Dante is the founder of a new way to see and to write about love; he shares this role of founder of this new literary current, called “the sweet new style” (dolce stilnovo) with Guido Cavalcanti and Cino da Pistoia.
Dante lives in a period which sees the end of an world: the balance between the Papacy and the Empire is at his end.
When Charles the Valois enters in Florence, in 1301, at the head of the Black Guelphs, Dante (belonging to the White Faction of the same Guelph party, traditional enemy of the imperialist Ghibeline’s party) is condemned and exiled; he never will see its town again.
The White Faction were neither for the Emperor nor for the Pope; they were just for the total autonomy of the Communes from both the institutions headed by the Germans and by the Roman Church.

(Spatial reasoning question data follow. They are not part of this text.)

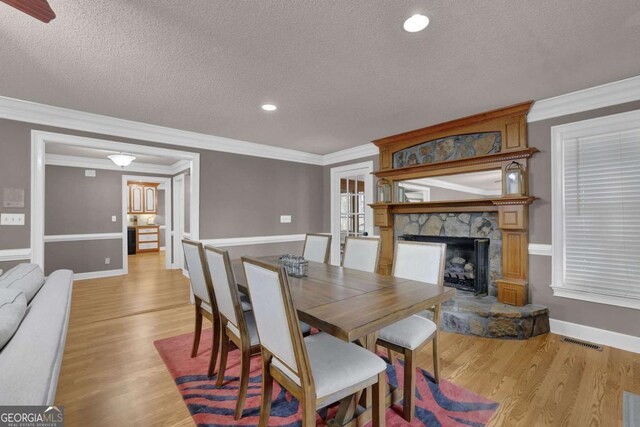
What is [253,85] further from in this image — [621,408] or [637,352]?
[637,352]

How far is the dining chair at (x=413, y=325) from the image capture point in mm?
1748

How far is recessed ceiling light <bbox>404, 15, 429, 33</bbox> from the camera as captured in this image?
1703 millimetres

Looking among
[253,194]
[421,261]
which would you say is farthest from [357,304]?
[253,194]

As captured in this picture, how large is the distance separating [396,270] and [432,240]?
169 centimetres

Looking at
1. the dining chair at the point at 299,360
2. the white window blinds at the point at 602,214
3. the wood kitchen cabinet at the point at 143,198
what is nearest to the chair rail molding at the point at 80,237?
the wood kitchen cabinet at the point at 143,198

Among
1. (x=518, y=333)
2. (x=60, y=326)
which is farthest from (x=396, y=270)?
(x=60, y=326)

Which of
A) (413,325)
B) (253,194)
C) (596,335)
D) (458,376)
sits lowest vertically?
(458,376)

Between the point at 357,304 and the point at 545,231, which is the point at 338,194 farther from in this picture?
the point at 357,304

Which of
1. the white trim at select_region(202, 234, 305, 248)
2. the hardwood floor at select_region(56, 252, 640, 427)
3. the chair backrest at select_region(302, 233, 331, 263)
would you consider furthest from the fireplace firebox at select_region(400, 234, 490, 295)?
the white trim at select_region(202, 234, 305, 248)

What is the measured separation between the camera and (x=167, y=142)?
390cm

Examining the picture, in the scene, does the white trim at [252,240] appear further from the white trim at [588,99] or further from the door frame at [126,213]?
the white trim at [588,99]

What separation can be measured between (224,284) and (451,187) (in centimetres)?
327

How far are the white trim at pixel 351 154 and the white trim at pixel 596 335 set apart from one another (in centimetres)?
306

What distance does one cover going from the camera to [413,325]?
1.94 meters
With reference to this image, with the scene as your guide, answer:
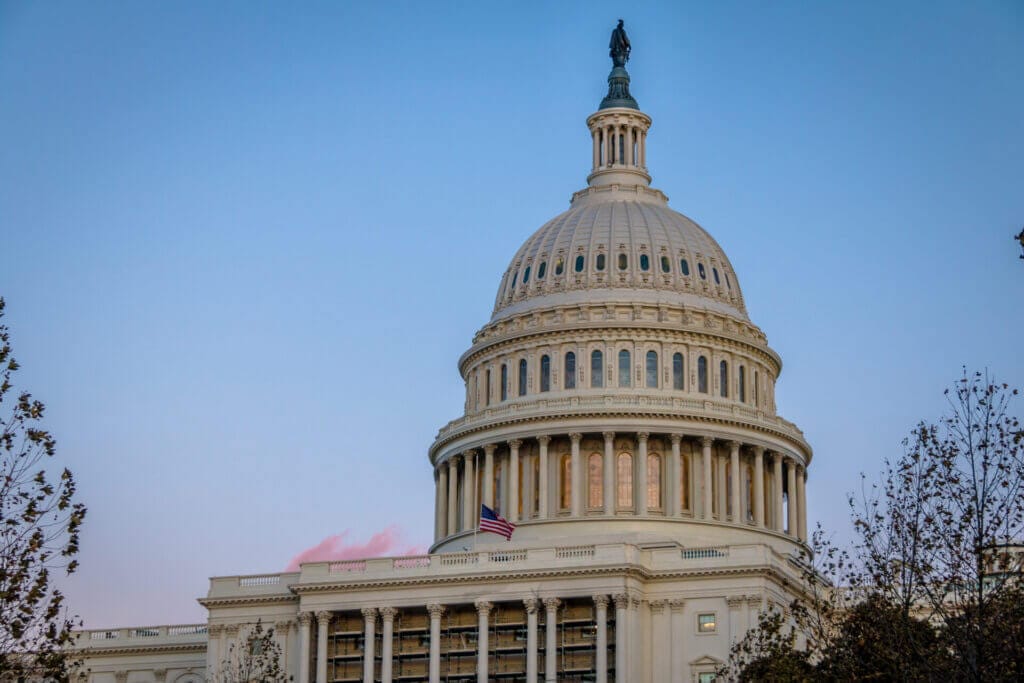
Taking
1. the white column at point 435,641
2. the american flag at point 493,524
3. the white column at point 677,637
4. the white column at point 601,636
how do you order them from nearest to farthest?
the white column at point 601,636 < the white column at point 677,637 < the white column at point 435,641 < the american flag at point 493,524

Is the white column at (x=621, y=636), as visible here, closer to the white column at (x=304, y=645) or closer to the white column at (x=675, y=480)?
the white column at (x=304, y=645)

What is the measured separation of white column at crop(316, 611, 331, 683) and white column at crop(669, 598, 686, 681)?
62.6 feet

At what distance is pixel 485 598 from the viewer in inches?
4594

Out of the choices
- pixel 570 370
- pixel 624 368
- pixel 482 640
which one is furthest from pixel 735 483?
pixel 482 640

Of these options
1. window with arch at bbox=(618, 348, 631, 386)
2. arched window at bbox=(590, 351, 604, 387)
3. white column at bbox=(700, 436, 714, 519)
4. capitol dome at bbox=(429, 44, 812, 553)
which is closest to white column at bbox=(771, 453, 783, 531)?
capitol dome at bbox=(429, 44, 812, 553)

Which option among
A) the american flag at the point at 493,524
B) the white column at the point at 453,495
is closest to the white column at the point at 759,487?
the american flag at the point at 493,524

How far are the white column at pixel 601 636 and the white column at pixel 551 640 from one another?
2.19 metres

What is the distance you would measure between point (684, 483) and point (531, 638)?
22.2 m

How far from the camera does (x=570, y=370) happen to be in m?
138

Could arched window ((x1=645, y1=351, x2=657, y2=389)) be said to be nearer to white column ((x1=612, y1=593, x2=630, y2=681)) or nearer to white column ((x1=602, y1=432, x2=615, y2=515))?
white column ((x1=602, y1=432, x2=615, y2=515))

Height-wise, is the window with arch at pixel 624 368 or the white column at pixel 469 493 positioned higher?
the window with arch at pixel 624 368

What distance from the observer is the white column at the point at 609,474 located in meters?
131

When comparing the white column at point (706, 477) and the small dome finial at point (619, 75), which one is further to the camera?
the small dome finial at point (619, 75)

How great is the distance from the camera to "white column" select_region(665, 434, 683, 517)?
131600mm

If we don’t keep in mind this fundamental detail, we risk to make the same mistake has committed A.N. Wilson in his last book we have already reviewed in this blog (but you can find more complete reviews on line: especially by the main news papers: the Indipendent, the Observer, the Telegraph, The Guardian etc) defining the great Italian poet, incoherent and even political instable till madness.
As acutely has pointed out a well founded Italian writer, Angelo Ruggeri (who, by the way, is writing an exhaustive answer to the Wilson’s Dante in love) it must be observed that Dante, in his last 20 years of his life, was an exiled man, sued by the Roman Inquisitors as heretic, with great risks, not only for his liberty, but also for his life.
That’s the main reason, according to Angelo Ruggeri’s theory, why Dante made alliances with Ghibelines, in order to be protected, better than with the same Guelph’s partisans (which black’s fraction, by the way, was responsible of his political and personal disgrace).